Objective: To evaluate the incidence and risks factors of short-term post-intensive care (ICU) cognitive impairment.
Design: Prospective, observational study.
Setting: Closed university-affiliated intensive care unit.
Patients: We enrolled consecutive patients >18 yrs of age expected to be in intensive care unit for ≥24 hours.

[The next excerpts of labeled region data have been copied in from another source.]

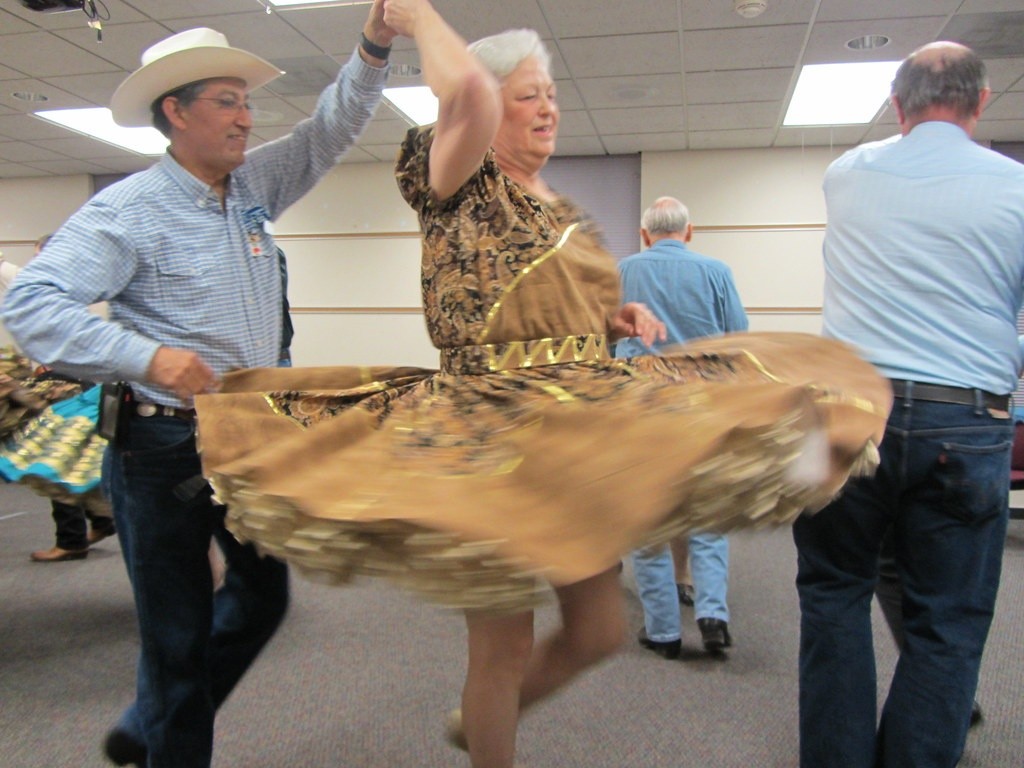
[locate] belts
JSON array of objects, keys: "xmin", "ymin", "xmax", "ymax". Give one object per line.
[
  {"xmin": 136, "ymin": 403, "xmax": 196, "ymax": 422},
  {"xmin": 892, "ymin": 378, "xmax": 1010, "ymax": 410}
]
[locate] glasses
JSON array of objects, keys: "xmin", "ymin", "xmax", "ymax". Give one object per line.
[{"xmin": 193, "ymin": 97, "xmax": 254, "ymax": 114}]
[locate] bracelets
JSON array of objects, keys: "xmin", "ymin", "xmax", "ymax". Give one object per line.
[{"xmin": 359, "ymin": 31, "xmax": 393, "ymax": 61}]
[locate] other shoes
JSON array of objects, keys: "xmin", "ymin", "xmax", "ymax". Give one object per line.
[
  {"xmin": 445, "ymin": 709, "xmax": 468, "ymax": 748},
  {"xmin": 970, "ymin": 699, "xmax": 982, "ymax": 726},
  {"xmin": 637, "ymin": 626, "xmax": 681, "ymax": 659},
  {"xmin": 677, "ymin": 584, "xmax": 694, "ymax": 606},
  {"xmin": 103, "ymin": 728, "xmax": 134, "ymax": 768},
  {"xmin": 696, "ymin": 618, "xmax": 733, "ymax": 647}
]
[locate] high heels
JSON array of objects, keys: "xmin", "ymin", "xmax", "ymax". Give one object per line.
[
  {"xmin": 30, "ymin": 546, "xmax": 89, "ymax": 561},
  {"xmin": 87, "ymin": 524, "xmax": 115, "ymax": 543}
]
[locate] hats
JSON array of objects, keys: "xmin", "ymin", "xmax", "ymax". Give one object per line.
[{"xmin": 109, "ymin": 28, "xmax": 287, "ymax": 128}]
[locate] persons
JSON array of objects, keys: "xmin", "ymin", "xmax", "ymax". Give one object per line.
[
  {"xmin": 374, "ymin": 1, "xmax": 667, "ymax": 768},
  {"xmin": 1, "ymin": 0, "xmax": 404, "ymax": 768},
  {"xmin": 609, "ymin": 195, "xmax": 749, "ymax": 656},
  {"xmin": 669, "ymin": 536, "xmax": 698, "ymax": 605},
  {"xmin": 791, "ymin": 39, "xmax": 1024, "ymax": 768},
  {"xmin": 0, "ymin": 233, "xmax": 121, "ymax": 561}
]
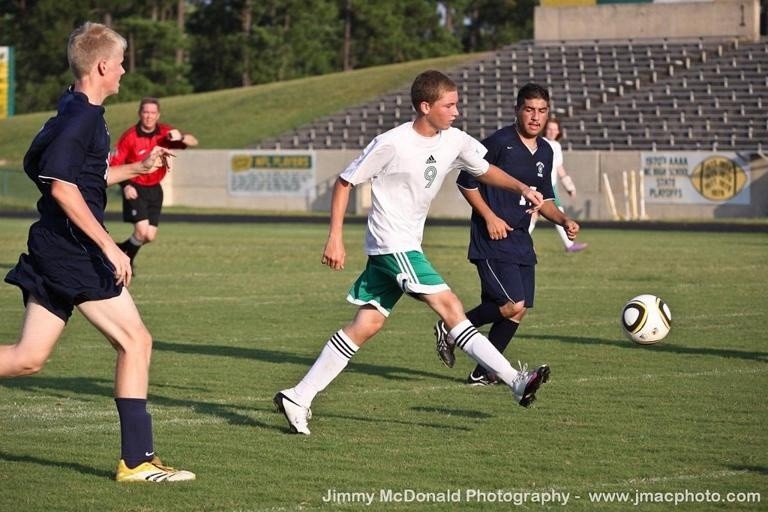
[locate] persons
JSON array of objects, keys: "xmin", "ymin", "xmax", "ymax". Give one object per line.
[
  {"xmin": 528, "ymin": 115, "xmax": 589, "ymax": 253},
  {"xmin": 435, "ymin": 2, "xmax": 497, "ymax": 53},
  {"xmin": 272, "ymin": 69, "xmax": 549, "ymax": 435},
  {"xmin": 101, "ymin": 99, "xmax": 199, "ymax": 274},
  {"xmin": 1, "ymin": 21, "xmax": 194, "ymax": 482},
  {"xmin": 434, "ymin": 83, "xmax": 580, "ymax": 387}
]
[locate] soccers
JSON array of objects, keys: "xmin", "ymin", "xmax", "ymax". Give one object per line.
[{"xmin": 623, "ymin": 293, "xmax": 674, "ymax": 344}]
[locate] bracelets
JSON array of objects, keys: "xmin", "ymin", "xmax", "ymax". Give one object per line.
[{"xmin": 180, "ymin": 131, "xmax": 186, "ymax": 143}]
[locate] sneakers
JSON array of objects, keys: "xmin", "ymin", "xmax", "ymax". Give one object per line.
[
  {"xmin": 274, "ymin": 386, "xmax": 312, "ymax": 435},
  {"xmin": 565, "ymin": 242, "xmax": 588, "ymax": 253},
  {"xmin": 433, "ymin": 320, "xmax": 455, "ymax": 369},
  {"xmin": 116, "ymin": 455, "xmax": 196, "ymax": 482},
  {"xmin": 467, "ymin": 372, "xmax": 505, "ymax": 387},
  {"xmin": 513, "ymin": 363, "xmax": 551, "ymax": 407}
]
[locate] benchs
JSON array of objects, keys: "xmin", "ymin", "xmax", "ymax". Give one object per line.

Measurements and main results: The score of Montreal Cognitive Assessment (MoCA) less than 26 was defined as cognitive impairment at hospital discharge and short-term post-ICU cognitive impairment was diagnosed in 185 of 409 assessed patients (45.2%). According to univariate analysis, age, years of education, occupation, past medical history, main ICU diagnosis, Acute Physiology and Chronic Evaluation Scoring System (APACHE II) score, Sequential Organ Failure Assessment (SOFA) score, Charlson comorbidity index, ICU length-of-stay (LOS), total hospital LOS, sedation, vasoactive agents, muscle relaxants, mechanical ventilation and duration of mechanical ventilation, constraints, early active mobilisation, hypoxemia, frequency and severity of delirium, blood pressure, rescue experience, and infection were significant predictors of post-ICU cognitive impairment. Multivariate analysis results showed that the frequency and severity of delirium, and advanced age were risk factors of post-ICU cognitive impairment; high years of education and early active mobilisation were protective factors.
Conclusions: Incidence of post-ICU cognitive impairment is at a high level, which is similar to former researches' results; the frequency and severity of delirium, and advanced age were risk factors of post-ICU cognitive impairment; high years of education and early active mobilisation were protective factors of post-ICU cognitive impairment.
Keywords: Cognitive impairment; Critical illness; Incidence; Influencing factors; Post-intensive care syndrome.